Muslim extremists who attacked Kurum village, in the Bogoro local government area of Nigeria's Bauchi state, had already killed two of the couple's children in a rampage that began Wednesday (May 4) at midnight. Rike, pastor of a Church of Christ in Nigeria (COCIN) congregation in Kurum, next heard the cries of his 13-year-old daughter, Sum James Rike, a few yards away.
"I rushed to my daughter, only to discover that she too was cut with a machete on her stomach, and her intestines were all around her," he said. "I held her hand and began to pray, knowing she too was about to die. She told me that the Muslim militants told her they would kill her and 'see how your Jesus will save you.'"
The girl told her father that she responded by telling them that Jesus had already saved her, and that by killing her they would only be making it possible for her to be with Him. Pastor Rike prayed for her as she died.
Shooting and setting homes on fire, the Muslim extremists killed 12 other Christians in the attack.
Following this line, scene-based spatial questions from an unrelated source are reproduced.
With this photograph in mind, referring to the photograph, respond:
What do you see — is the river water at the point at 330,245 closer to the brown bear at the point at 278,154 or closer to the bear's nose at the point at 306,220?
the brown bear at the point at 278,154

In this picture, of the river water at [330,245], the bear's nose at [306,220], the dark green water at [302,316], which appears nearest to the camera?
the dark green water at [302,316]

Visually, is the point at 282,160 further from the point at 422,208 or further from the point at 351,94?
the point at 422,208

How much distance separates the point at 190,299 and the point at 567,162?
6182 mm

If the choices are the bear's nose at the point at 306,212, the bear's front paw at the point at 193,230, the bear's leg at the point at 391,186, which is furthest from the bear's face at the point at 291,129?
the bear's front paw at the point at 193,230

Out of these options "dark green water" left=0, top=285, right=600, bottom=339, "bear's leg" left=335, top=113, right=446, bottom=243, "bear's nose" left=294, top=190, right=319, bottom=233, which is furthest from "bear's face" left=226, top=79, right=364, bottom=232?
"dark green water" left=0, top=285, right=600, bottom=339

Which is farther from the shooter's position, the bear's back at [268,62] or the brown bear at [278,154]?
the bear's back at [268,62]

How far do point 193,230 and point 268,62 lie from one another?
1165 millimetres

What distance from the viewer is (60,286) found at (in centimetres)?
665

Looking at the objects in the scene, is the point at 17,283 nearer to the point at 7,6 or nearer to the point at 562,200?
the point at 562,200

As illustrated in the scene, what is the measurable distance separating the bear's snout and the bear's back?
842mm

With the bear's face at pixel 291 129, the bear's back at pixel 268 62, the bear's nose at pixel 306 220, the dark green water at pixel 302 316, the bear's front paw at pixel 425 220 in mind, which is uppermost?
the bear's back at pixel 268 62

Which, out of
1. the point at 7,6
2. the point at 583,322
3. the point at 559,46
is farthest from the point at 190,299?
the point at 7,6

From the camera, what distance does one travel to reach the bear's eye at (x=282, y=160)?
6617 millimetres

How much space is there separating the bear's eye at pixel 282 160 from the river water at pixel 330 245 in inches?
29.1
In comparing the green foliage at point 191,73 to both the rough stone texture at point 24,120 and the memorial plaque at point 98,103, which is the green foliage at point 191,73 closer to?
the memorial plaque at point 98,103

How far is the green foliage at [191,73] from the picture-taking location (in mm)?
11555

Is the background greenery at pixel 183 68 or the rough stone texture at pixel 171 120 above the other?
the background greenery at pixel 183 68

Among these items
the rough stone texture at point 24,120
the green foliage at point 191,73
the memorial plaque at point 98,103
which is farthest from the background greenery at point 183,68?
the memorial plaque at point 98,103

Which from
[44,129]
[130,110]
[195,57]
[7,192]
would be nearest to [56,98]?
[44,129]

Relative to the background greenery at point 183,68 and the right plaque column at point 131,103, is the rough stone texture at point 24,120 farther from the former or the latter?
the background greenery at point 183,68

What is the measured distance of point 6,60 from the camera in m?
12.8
Bauchi police reported 16 people dead—one man, three women and 12 children.
Pastor Rike said that when the attackers reached his house, they tried to force their way into their bedrooms.
"I opened a backdoor, and we ran out into the dark night while the militants pursued us," he said. "They shot my wife and two of our kids as they tried to escape."
Pastor Rike said that after killing the two children, Faith James Rike and 1-year-old Fyali James Rike, the assailants cut his wife's abdomen with a machete.
"I was shocked at what I saw," he said. "I knew my wife would not last long, and the only thing I did was to encourage her to hold on to her faith in Jesus."
The Muslim extremists set more than 20 houses ablaze before leaving the village, he said.
Pastor Rike and his son survived the attack, and he said his adopted daughter, Whulham James Rike, was injured and receiving treatment at the General Hospital in Bogoro. He said five others others were also receiving hospital treatment.
Among those killed, church sources said, were Murna Ayuba; Angelina Ezekiel; Dorcas Sunday; Asabar Toma; Rhoda Joseph; Dhunhgwa Zakka; Bukata Amos; Ishaku Amos; Kalla Amos; Amos Daniel; Samidah Joel; and Changtan Joel.
The Muslim jihadists also stole money and the other valuables from the Christian village as they withdrew, church sources said.
The area has a history of sectarian violence, and the attack follows the death of hundreds of people in Bauchi and other northern states last month after Muslims rioted over the April 16 election of a Christian, Goodluck Jonathan, as president. He defeated a Muslim candidate, Muhammadu Buhari. Saying more than 200 church buildings were burned, Christian leaders in northern Nigeria have called for a federal probe into the violence, in which Christians mounted counter attacks.
Northern Nigeria climbed to 23rd place in 2010 from 27th in 2009 on Christian support organization Open Doors' World Watch List of nations with the worst persecution.
The church where Pastor Rike ministers has about 30 members and has been in existence for more than 50 years. Those killed were members of the three churches in the village—the COCIN church, St. John's Catholic Church and an Evangelical Church of West Africa congregation.
Pastor Rike said the incident has strengthened his faith in Jesus.
"Whatever is the situation, I will never forsake Christ," he said. "All human beings are created by God, and our attackers must know that they need to abandon anything that will lead them to destroy creations of God."
Nigeria's population of more than 158.2 million is almost evenly divided between Christians, who make up 51.3 percent of the population and live mainly in the south, and Muslims, who account for 45 percent of the population and live mainly in the north. The percentages may be less, however, as those practicing indigenous religions may be as high as 10 percent of the total population, according to Operation World.